|Remove the fig leaf|
|Saturday, 25 June 2011 00:00|
What can be done indirectly, should as well be allowed to be done directly.” That quote, from the industry ministry’s latest discussion paper on sectoral caps for FDI, captures how far India’s FDI policy has gone, albeit in an opaque manner, and the direction in which the government wishes to go. The discussion paper is the sixth (in a series of 8) of a welcome trend of discussing new policy options on FDI and inviting public comment—an earlier paper sought views on allowing FDI in multi-brand retail after giving its pros and cons. The sectoral caps-discussion paper points out that once the government made the distinction, in 2009, between ‘ownership’ and ‘control’, it pretty much made rubbish of all sectoral caps anyway. In 2009, the new rules said that as long as Indians had a 51% stake in a firm, any investments made by this firm in downstream companies would be considered to be Indian—in effect, depending upon the number of layers of holding companies, foreign investments could go to any level, never mind the sectoral cap.
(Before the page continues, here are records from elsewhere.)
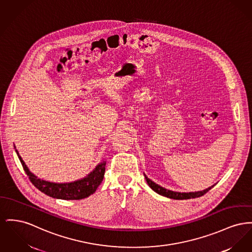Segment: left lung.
<instances>
[{
    "instance_id": "8db88e82",
    "label": "left lung",
    "mask_w": 252,
    "mask_h": 252,
    "mask_svg": "<svg viewBox=\"0 0 252 252\" xmlns=\"http://www.w3.org/2000/svg\"><path fill=\"white\" fill-rule=\"evenodd\" d=\"M146 180L148 182V186L151 188V189H153L155 192L160 194V195H163L165 196L167 198H170V199H175V200H187V199H191V198H198V197H201L203 195H205L206 193L208 192L211 188H213L214 186L208 188L205 190H202V191H197V192H176V191H172V190H168V189H165L162 187H160L159 185L155 184L154 182H152L150 179H148L146 175Z\"/></svg>"
}]
</instances>
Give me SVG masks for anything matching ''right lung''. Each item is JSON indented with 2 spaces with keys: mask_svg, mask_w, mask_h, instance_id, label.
<instances>
[{
  "mask_svg": "<svg viewBox=\"0 0 252 252\" xmlns=\"http://www.w3.org/2000/svg\"><path fill=\"white\" fill-rule=\"evenodd\" d=\"M17 154L26 173L30 178V182L34 185V187H36L40 191L45 193L52 198L63 199V200L85 199L96 191V189L101 185L104 179V171H105L104 162L98 164L96 168L89 174L88 177L76 181L73 183L55 184V183L46 182L36 177L33 173H31L27 164L19 155L18 151H17Z\"/></svg>",
  "mask_w": 252,
  "mask_h": 252,
  "instance_id": "obj_1",
  "label": "right lung"
}]
</instances>
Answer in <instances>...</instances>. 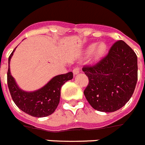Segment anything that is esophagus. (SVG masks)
Here are the masks:
<instances>
[{
    "label": "esophagus",
    "instance_id": "1",
    "mask_svg": "<svg viewBox=\"0 0 145 145\" xmlns=\"http://www.w3.org/2000/svg\"><path fill=\"white\" fill-rule=\"evenodd\" d=\"M79 72H80V68L78 67H75L73 69V70H72V72H73L74 75H77V74L79 73Z\"/></svg>",
    "mask_w": 145,
    "mask_h": 145
}]
</instances>
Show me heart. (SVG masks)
<instances>
[{
	"label": "heart",
	"mask_w": 145,
	"mask_h": 145,
	"mask_svg": "<svg viewBox=\"0 0 145 145\" xmlns=\"http://www.w3.org/2000/svg\"><path fill=\"white\" fill-rule=\"evenodd\" d=\"M95 50V56H96L97 58H100L101 56H102L105 52H106L107 50V46L104 43H101L99 44L98 46L95 47V44H93L88 47L87 49V52H92L93 50Z\"/></svg>",
	"instance_id": "obj_1"
}]
</instances>
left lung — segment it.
<instances>
[{"instance_id": "left-lung-1", "label": "left lung", "mask_w": 145, "mask_h": 145, "mask_svg": "<svg viewBox=\"0 0 145 145\" xmlns=\"http://www.w3.org/2000/svg\"><path fill=\"white\" fill-rule=\"evenodd\" d=\"M89 83L84 94L93 108L114 112L131 98L138 78L137 56L126 43L117 40L108 53L93 65L82 68Z\"/></svg>"}]
</instances>
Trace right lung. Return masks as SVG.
<instances>
[{"instance_id": "right-lung-1", "label": "right lung", "mask_w": 145, "mask_h": 145, "mask_svg": "<svg viewBox=\"0 0 145 145\" xmlns=\"http://www.w3.org/2000/svg\"><path fill=\"white\" fill-rule=\"evenodd\" d=\"M15 48L9 57L7 84L13 101L17 107L32 116L46 117L54 113L58 107L61 96V88L66 81L73 78L72 72L56 75L46 85L34 92H25L18 87L10 73L9 62Z\"/></svg>"}]
</instances>
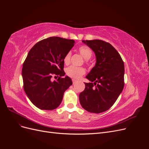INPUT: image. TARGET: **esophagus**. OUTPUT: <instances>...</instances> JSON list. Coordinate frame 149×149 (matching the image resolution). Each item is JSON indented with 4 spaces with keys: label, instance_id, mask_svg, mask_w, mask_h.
<instances>
[{
    "label": "esophagus",
    "instance_id": "esophagus-1",
    "mask_svg": "<svg viewBox=\"0 0 149 149\" xmlns=\"http://www.w3.org/2000/svg\"><path fill=\"white\" fill-rule=\"evenodd\" d=\"M72 81H73V83L74 84V83H75V82H76V79H72Z\"/></svg>",
    "mask_w": 149,
    "mask_h": 149
}]
</instances>
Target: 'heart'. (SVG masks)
Listing matches in <instances>:
<instances>
[{
	"label": "heart",
	"instance_id": "1",
	"mask_svg": "<svg viewBox=\"0 0 149 149\" xmlns=\"http://www.w3.org/2000/svg\"><path fill=\"white\" fill-rule=\"evenodd\" d=\"M78 52L85 60H89L93 55V52L91 49L88 47L83 46L78 48ZM71 53L70 52H68L63 59V61L66 65L70 63L71 59ZM66 74L71 78L78 79L81 76L85 73V69L83 67H77L74 66H71L66 69Z\"/></svg>",
	"mask_w": 149,
	"mask_h": 149
}]
</instances>
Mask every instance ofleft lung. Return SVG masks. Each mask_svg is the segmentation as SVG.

The problem with the paper, however, lies in what it proposes as part of the conversion of the de facto to the de jure. The argument the paper makes is that what matters is “not the percentage of beneficial equity but the level of control in a company”, and then it goes on to suggest various types of alternate sectoral regulations—such as insisting that top employees be Indians—that could be used. This is sophistry, and pretty meaningless at that. One, if a foreigner is investing more than 51% in a company through a series of holding companies, it does strain credulity to think all control rests with Indians—if an Indian firm doesn’t mind acting as a front for a foreign firm, it’s fair to assume an Indian CXO will also do exactly what the foreign investor wants. Two, is the industry ministry saying a telecom firm, for instance, with an Indian CEO is more likely to follow India’s laws than a telecom firm with a foreigner CEO? Or take the suggestion that, in the case of pharma, a condition could be put on pricing or production before approving FDI—imagine the havoc this would create and the scope for discretion. The industry ministry would have done well to point this out—to argue the pharma case, when the largest Indian firm has a market share of just 6-7%, how does it getting bought over by a foreigner really matter? Plus, there are, in any case, a plethora of regulators whose sole job is to ensure firms, whether Indian or foreign, play fair. It’s a pity the industry ministry’s discussion paper isn’t bold enough to point this out.